MySpace this week won a ruling against Samford Wallace and Walter Rines, reinforcing the fact that there’s no love lost between big web sites and spammers. But it’s also a sign of an escalation of the war on spam.

Spammers are finding virgin territory in emerging messaging tools, including SMS and social networks. Ferris Research projects that Americans will receive 1.5 billion unsolicited text messages in 2008, double the number sent in 2006. And Nielsen calls mobile social networking the next big thing, estimating 2.8 million unique mobile MySpace users and 1.8 million mobile Facebook users in December 2007.

According to antispam firm Cloudmark, spammers are already embracing these new technologies: Between 15 percent and 30 percent of friend requests on some of the largest social networks lead to a spammy profile.

“A lot of people in antispam thought that the reason we have such a bad spam problem is that you can’t pin a reputation on the original individual who sent the mail, and that maybe social networks would be able to remediate that,” said Cloudmark researcher Adam O’Donnell. “But one of the main uses of social networks is getting back in touch with someone you have no real connection to, so you need to be able to leave that vector open for someone to friend you.”

This is an increasingly popular approach for spammers, who create an account and try to friend as many people as possible, then wait for people to view their profiles — which contain spam or links to other sites.

With a huge variety of ways to put content online, those sites can be almost anywhere.
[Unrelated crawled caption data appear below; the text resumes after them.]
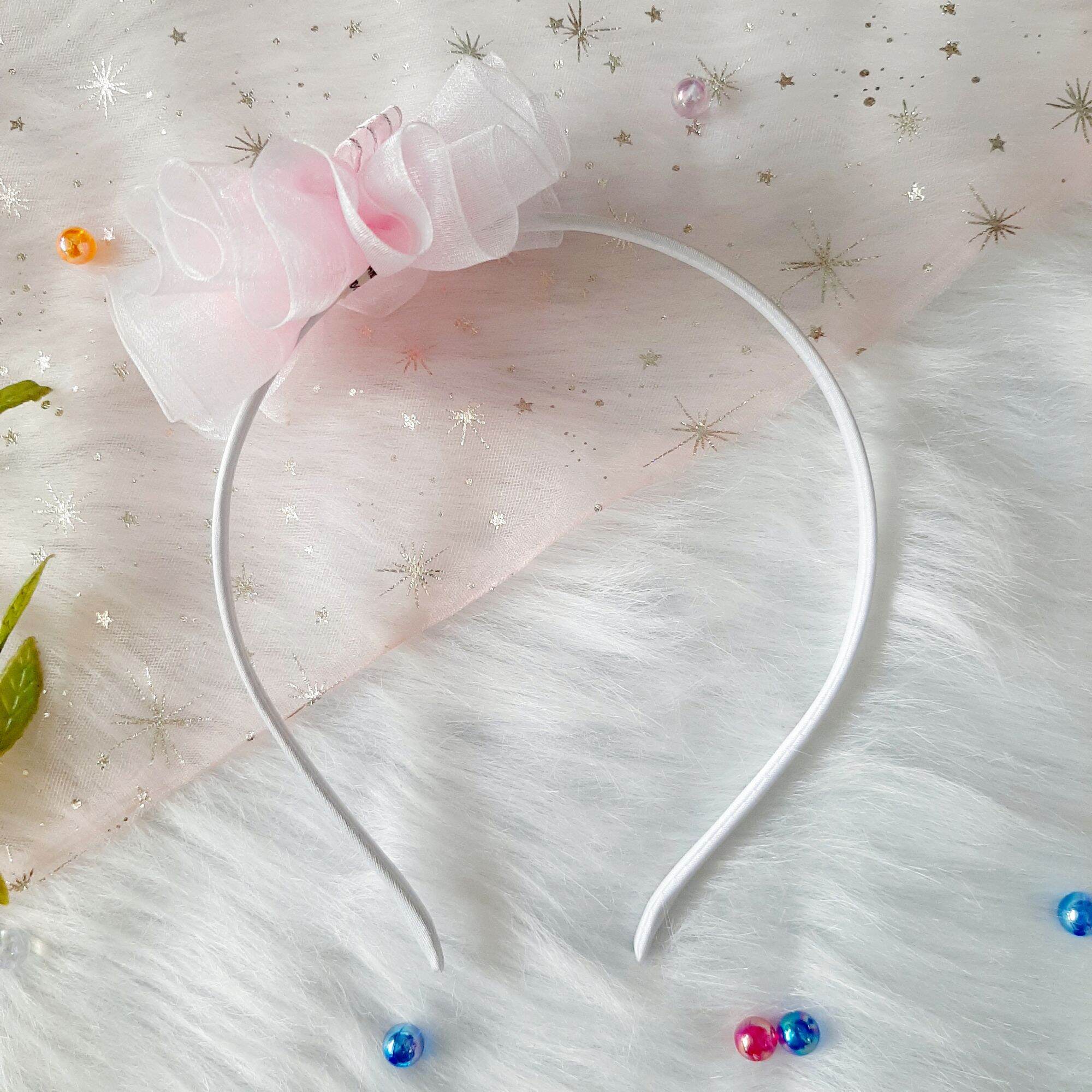 Cài tóc dễ thương cho bé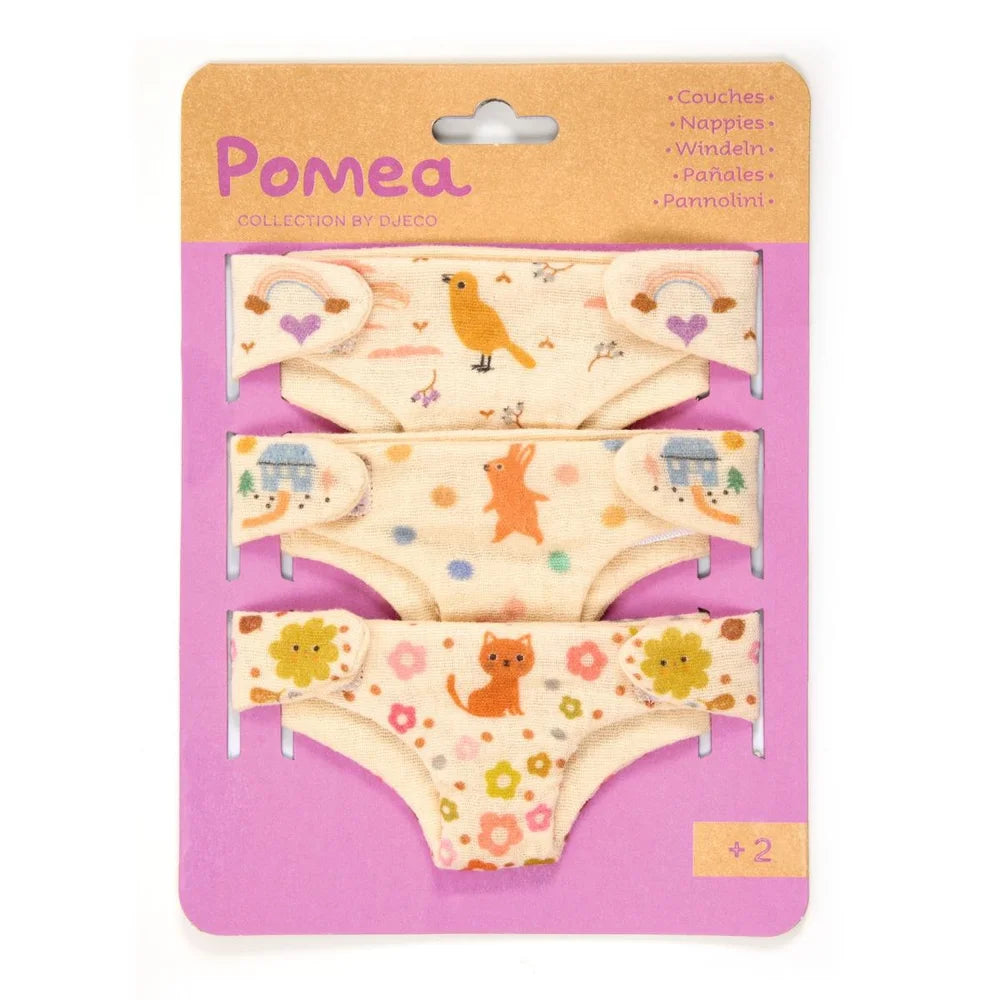 POMEA Puppe 3 Windeln mit bunten Mustern und Tiermotiven ; Pomea Puppe mit 3 waschbaren Windeln von Djeco ; POMEA Puppe 3 Windeln mit Katzen und Blumenmotiven in Creme ; POMEA Puppe sitzt mit Windel und Kleidung neben Windeln ; # POMEA Puppe mit drei farbenfrohen Windeln in Creme und Orange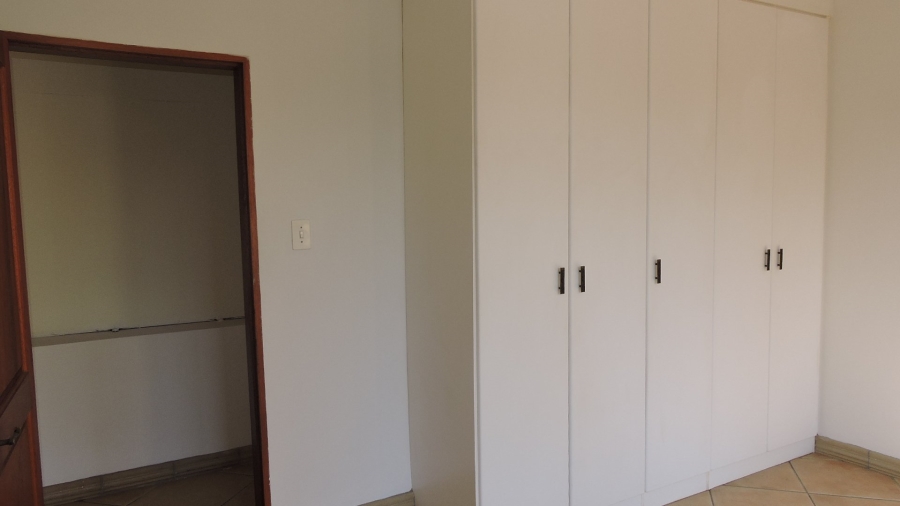 To Let 3 Bedroom Property for Rent in Waterkloof Gauteng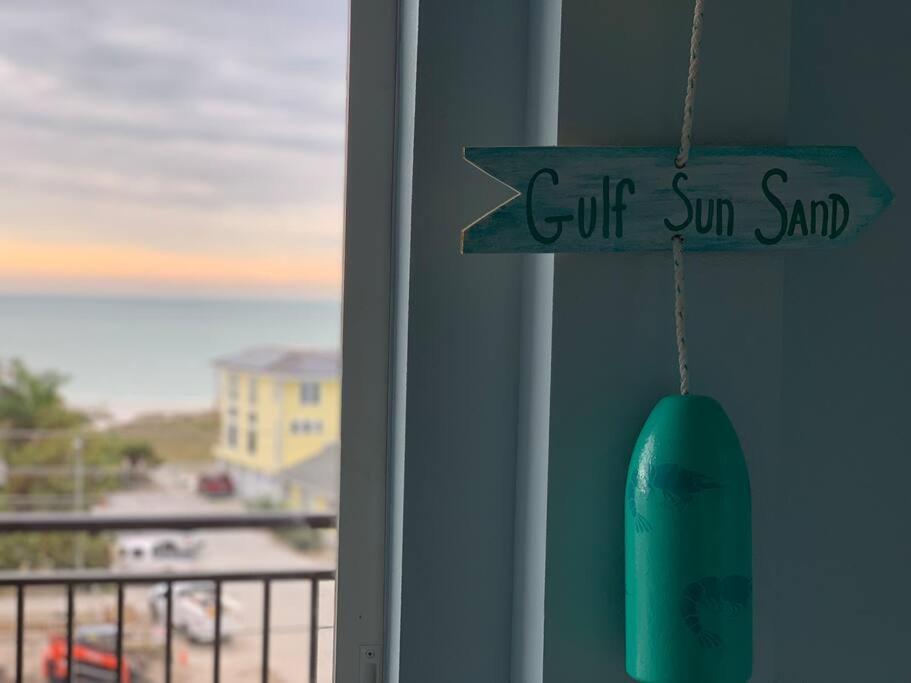Gulf Coast Gold Private Condo - 2Bed, 2Bath, Sleep 6, Across Street From Beach, Balcony Views Of Sunsets, Beach & Gulf, Pool, Gym セント・ピート・ビーチ エクステリア 写真
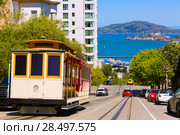 San francisco Hyde Street Cable Car Tram of the Powell-Hyde in California USA (2013 год). Стоковое фото, фотограф Tono Balaguer / Ingram Publishing / Фотобанк Лори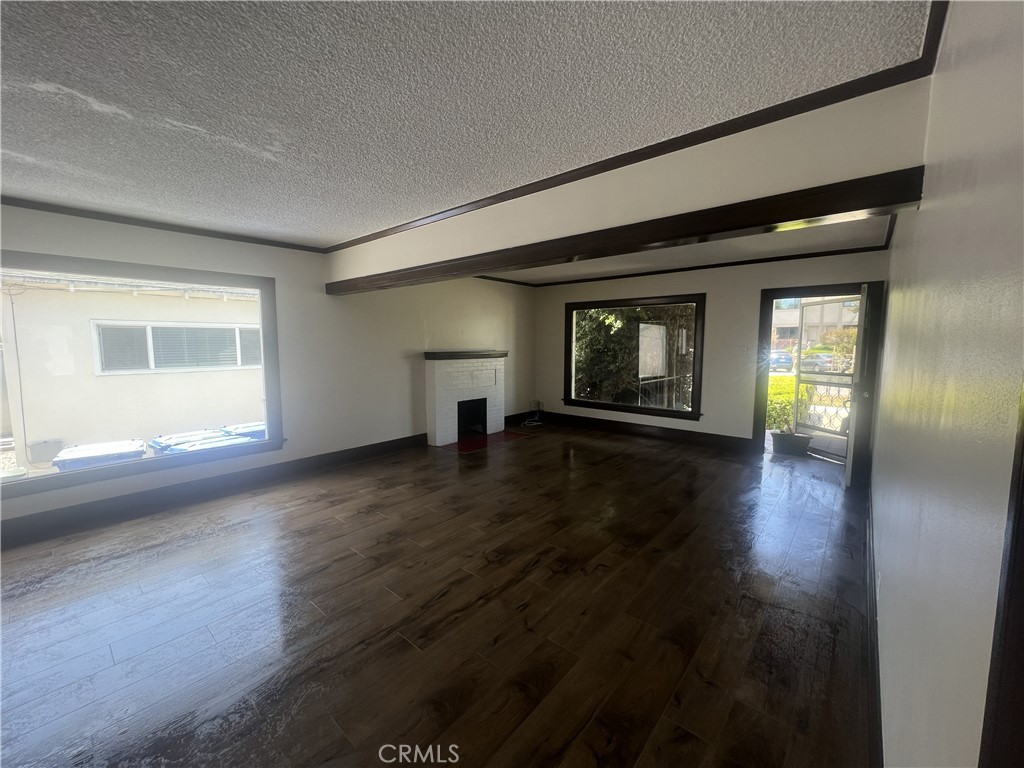 424 S Broadway Property Photo 2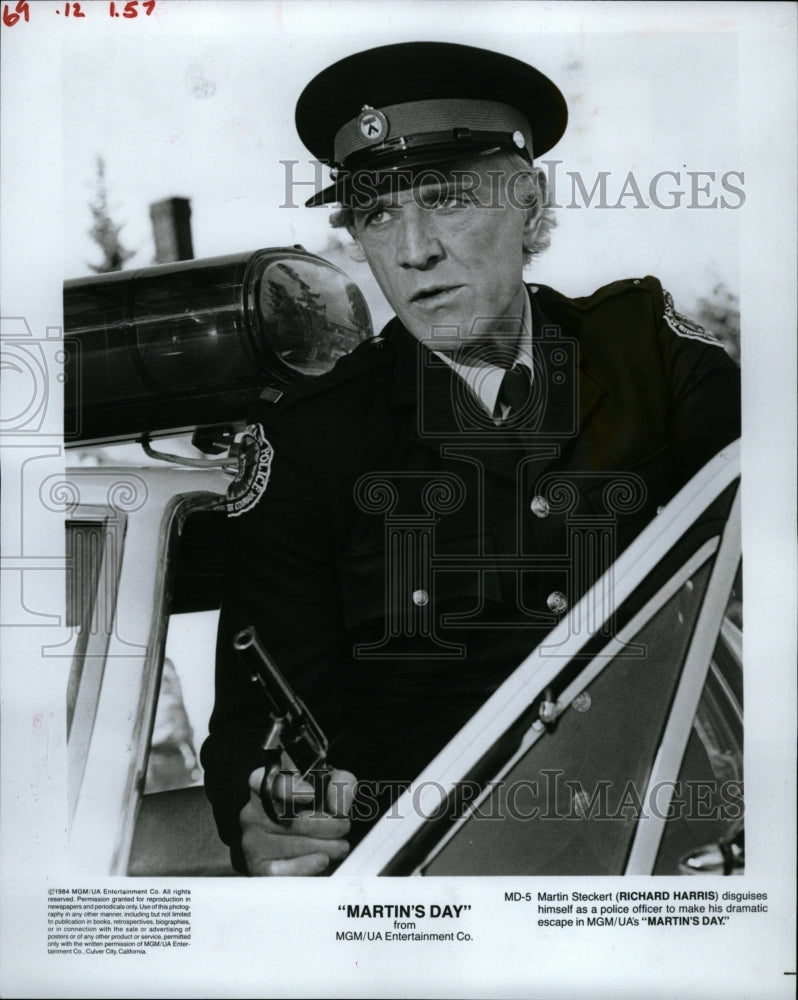 1985 Press Photo Richard Harris Martin Day police UA - RRW16965 - Historic Images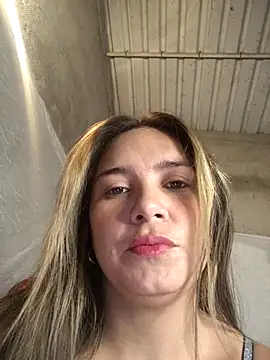 Snapshot of Charlott_smi chatting on March 2026 04:46:01 PM Charlott smi online show from March 2026 04:46:01 PM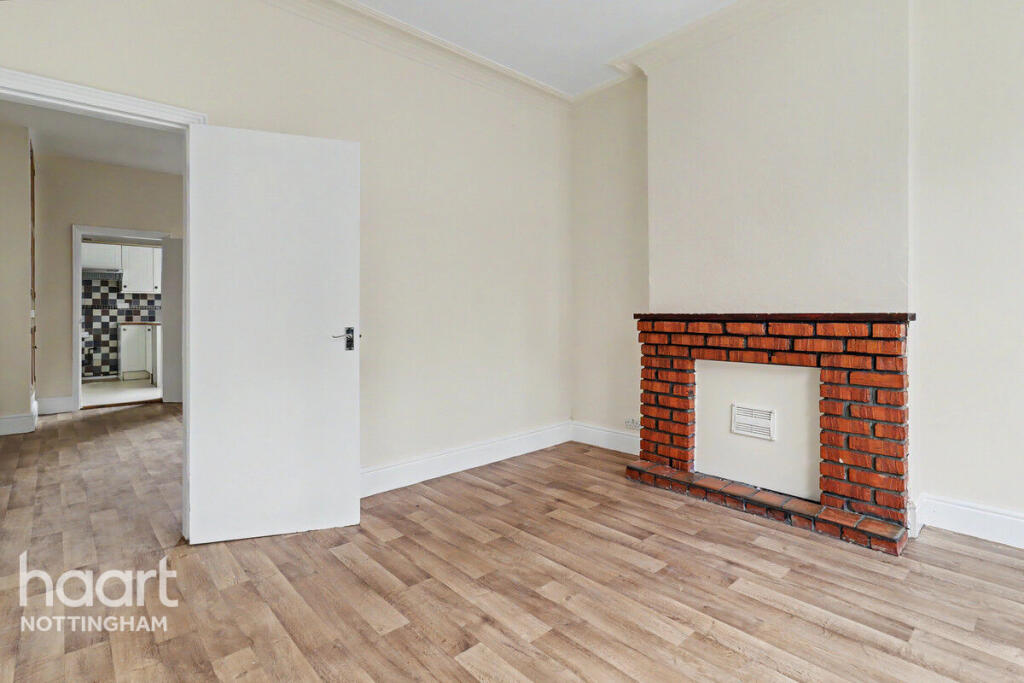 House in Nottingham, Nottinghamshire - View 3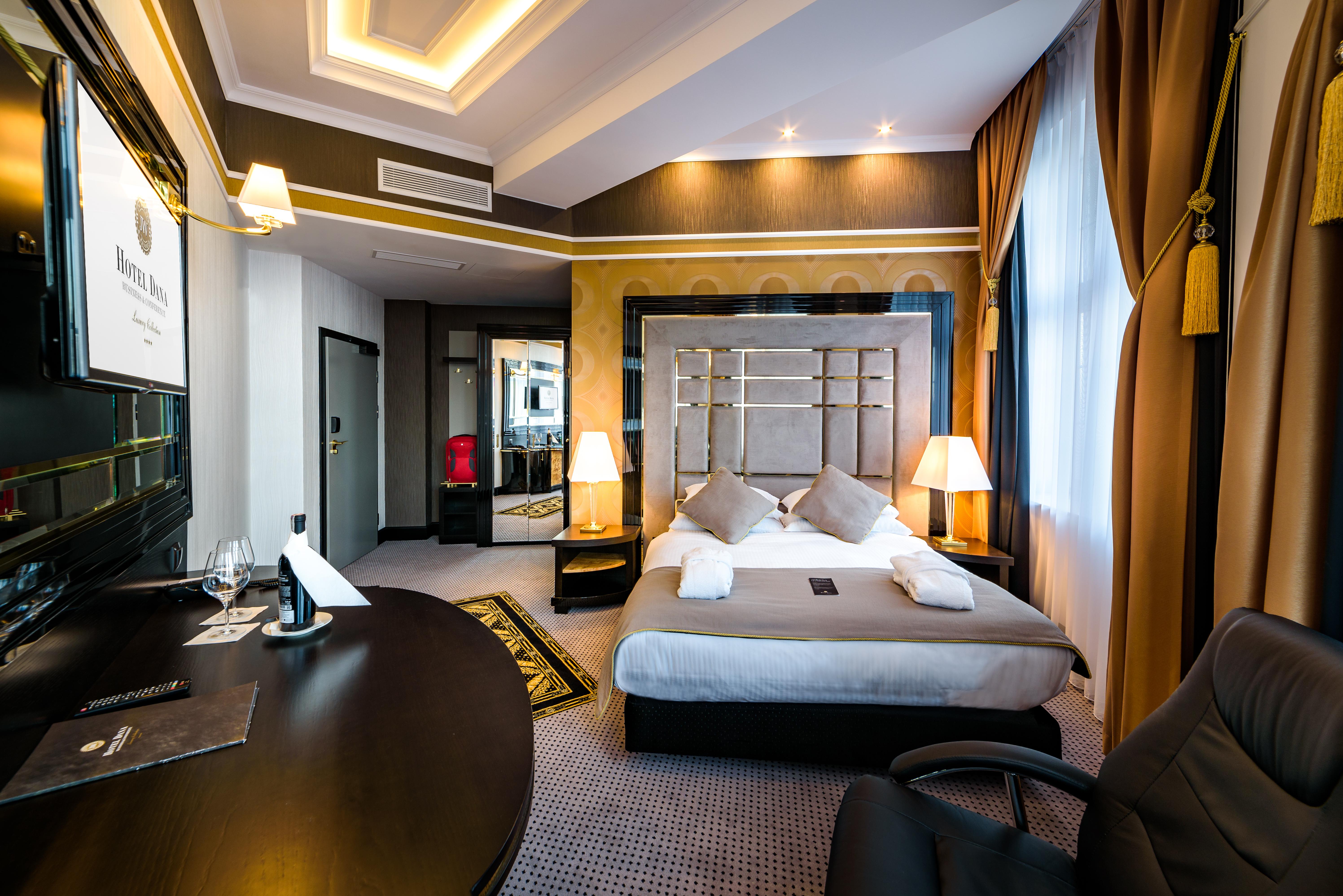 Hotel Dana Business & Conference 슈체친 외부 사진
MessageLabs‘ Matt Sergeant calls Google Docs “the perfect way to spam,” explaining that hyperlinks in an unsolicited message might go to a Google Docs file containing Google Analytics’ tracking code, rather than a spammer’s server.

Spammers aren’t just pushing pharmaceutical sales, either; increasingly, the site recipients visit tries to inject malware that compromises a visitor’s machine. That machine then becomes a tool for denial-of-service attacks and sending spam, and may be used for keyboard logging and financial phishing. “There’s multiple products being pushed over the spam side,” said O’Donnell.